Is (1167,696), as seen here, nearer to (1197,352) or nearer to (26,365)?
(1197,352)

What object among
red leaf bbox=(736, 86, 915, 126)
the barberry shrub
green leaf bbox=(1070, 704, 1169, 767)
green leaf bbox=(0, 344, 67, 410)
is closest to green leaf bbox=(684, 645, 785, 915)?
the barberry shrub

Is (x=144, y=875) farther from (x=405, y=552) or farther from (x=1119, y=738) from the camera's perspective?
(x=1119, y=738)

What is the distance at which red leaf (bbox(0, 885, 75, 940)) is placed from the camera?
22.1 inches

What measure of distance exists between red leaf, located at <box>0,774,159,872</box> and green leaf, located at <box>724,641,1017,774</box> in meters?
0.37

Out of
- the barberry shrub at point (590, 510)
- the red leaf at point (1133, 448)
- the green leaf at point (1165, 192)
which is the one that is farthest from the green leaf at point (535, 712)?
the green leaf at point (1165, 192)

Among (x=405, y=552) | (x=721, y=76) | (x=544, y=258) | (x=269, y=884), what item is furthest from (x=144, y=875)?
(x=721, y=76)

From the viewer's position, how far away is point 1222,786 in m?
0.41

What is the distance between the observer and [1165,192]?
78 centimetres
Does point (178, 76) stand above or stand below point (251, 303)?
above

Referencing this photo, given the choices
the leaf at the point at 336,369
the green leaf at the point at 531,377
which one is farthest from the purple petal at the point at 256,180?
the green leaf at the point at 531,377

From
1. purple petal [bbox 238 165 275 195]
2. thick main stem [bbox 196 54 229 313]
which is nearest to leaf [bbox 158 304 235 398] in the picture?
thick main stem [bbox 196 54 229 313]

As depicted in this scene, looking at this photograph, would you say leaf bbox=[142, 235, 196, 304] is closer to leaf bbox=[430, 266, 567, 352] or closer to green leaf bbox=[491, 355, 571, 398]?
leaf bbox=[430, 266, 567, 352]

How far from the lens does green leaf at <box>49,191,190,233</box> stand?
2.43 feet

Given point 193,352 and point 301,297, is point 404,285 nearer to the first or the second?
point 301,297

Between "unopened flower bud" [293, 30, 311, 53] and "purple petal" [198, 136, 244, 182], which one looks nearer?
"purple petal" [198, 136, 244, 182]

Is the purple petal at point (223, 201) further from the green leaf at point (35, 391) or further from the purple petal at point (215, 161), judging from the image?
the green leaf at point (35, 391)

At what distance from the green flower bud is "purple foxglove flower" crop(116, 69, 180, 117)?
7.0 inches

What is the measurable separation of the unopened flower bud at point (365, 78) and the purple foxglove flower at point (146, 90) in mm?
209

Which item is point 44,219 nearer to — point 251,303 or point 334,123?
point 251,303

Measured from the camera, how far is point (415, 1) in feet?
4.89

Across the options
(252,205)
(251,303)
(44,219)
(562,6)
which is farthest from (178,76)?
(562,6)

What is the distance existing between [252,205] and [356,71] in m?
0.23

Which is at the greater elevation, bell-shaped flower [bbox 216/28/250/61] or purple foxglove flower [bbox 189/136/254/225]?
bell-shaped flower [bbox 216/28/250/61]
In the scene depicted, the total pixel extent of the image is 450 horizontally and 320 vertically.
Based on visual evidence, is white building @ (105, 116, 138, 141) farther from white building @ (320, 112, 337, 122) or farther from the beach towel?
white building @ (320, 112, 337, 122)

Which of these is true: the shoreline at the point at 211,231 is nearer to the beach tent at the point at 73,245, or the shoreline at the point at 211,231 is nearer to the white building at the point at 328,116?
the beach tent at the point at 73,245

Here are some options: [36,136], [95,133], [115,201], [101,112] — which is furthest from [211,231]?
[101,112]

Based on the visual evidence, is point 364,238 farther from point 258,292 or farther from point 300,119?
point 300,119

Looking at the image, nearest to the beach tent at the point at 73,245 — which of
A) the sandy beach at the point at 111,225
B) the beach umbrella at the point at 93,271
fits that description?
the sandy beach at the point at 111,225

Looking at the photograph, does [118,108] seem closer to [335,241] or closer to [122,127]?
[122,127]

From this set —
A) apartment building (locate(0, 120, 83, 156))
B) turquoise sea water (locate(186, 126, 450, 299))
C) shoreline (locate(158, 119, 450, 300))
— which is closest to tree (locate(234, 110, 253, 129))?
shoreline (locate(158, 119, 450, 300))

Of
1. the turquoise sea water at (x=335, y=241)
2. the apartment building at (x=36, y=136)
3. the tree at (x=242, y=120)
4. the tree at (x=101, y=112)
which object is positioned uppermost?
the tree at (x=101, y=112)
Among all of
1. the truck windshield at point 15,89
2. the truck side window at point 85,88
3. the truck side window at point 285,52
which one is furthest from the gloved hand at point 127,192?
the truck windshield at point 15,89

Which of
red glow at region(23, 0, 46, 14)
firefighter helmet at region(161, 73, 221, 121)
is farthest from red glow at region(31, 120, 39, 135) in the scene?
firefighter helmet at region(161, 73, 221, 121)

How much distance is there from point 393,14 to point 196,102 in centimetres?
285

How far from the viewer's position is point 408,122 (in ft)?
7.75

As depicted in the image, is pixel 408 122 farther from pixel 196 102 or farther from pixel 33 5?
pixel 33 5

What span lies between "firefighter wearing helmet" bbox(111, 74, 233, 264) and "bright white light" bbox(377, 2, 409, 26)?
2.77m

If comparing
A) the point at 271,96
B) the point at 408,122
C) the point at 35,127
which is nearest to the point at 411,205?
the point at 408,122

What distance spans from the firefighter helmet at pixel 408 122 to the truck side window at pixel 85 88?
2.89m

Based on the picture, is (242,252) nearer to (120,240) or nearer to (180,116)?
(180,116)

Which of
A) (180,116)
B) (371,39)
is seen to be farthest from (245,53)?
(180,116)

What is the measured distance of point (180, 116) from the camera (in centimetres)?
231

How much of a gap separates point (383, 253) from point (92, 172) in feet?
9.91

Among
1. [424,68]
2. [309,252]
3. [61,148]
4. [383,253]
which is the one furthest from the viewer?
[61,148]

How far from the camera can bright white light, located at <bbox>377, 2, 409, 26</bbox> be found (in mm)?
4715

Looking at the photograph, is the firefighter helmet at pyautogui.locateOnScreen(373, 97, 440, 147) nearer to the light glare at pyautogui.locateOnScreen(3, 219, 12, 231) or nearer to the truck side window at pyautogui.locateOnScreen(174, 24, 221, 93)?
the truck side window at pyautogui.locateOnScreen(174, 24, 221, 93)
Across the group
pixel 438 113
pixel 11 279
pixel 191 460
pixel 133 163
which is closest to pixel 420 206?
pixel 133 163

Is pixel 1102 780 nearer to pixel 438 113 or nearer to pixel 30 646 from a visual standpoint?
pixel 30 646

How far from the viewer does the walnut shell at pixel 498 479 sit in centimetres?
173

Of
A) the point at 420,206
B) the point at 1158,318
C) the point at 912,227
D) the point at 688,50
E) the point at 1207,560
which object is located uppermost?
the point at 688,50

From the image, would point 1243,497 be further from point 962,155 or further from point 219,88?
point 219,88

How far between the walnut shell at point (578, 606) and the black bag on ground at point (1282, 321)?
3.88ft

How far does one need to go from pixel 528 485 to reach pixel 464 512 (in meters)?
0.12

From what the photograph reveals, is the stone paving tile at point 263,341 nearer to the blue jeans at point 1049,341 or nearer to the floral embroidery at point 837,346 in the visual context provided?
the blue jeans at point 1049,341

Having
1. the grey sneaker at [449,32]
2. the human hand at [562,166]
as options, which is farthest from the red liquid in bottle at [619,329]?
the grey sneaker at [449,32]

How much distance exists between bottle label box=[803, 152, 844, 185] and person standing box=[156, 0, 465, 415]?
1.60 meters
════
**Goal of the exercise**
Pull out each line of the listing above that contains the word "located", and copy it in full.

**Completed exercise**
What measure of distance exists between red leaf, located at <box>0,774,159,872</box> and green leaf, located at <box>724,641,1017,774</box> in meters?
How far from the camera can bright white light, located at <bbox>377, 2, 409, 26</bbox> be found (in mm)?
which object is located uppermost?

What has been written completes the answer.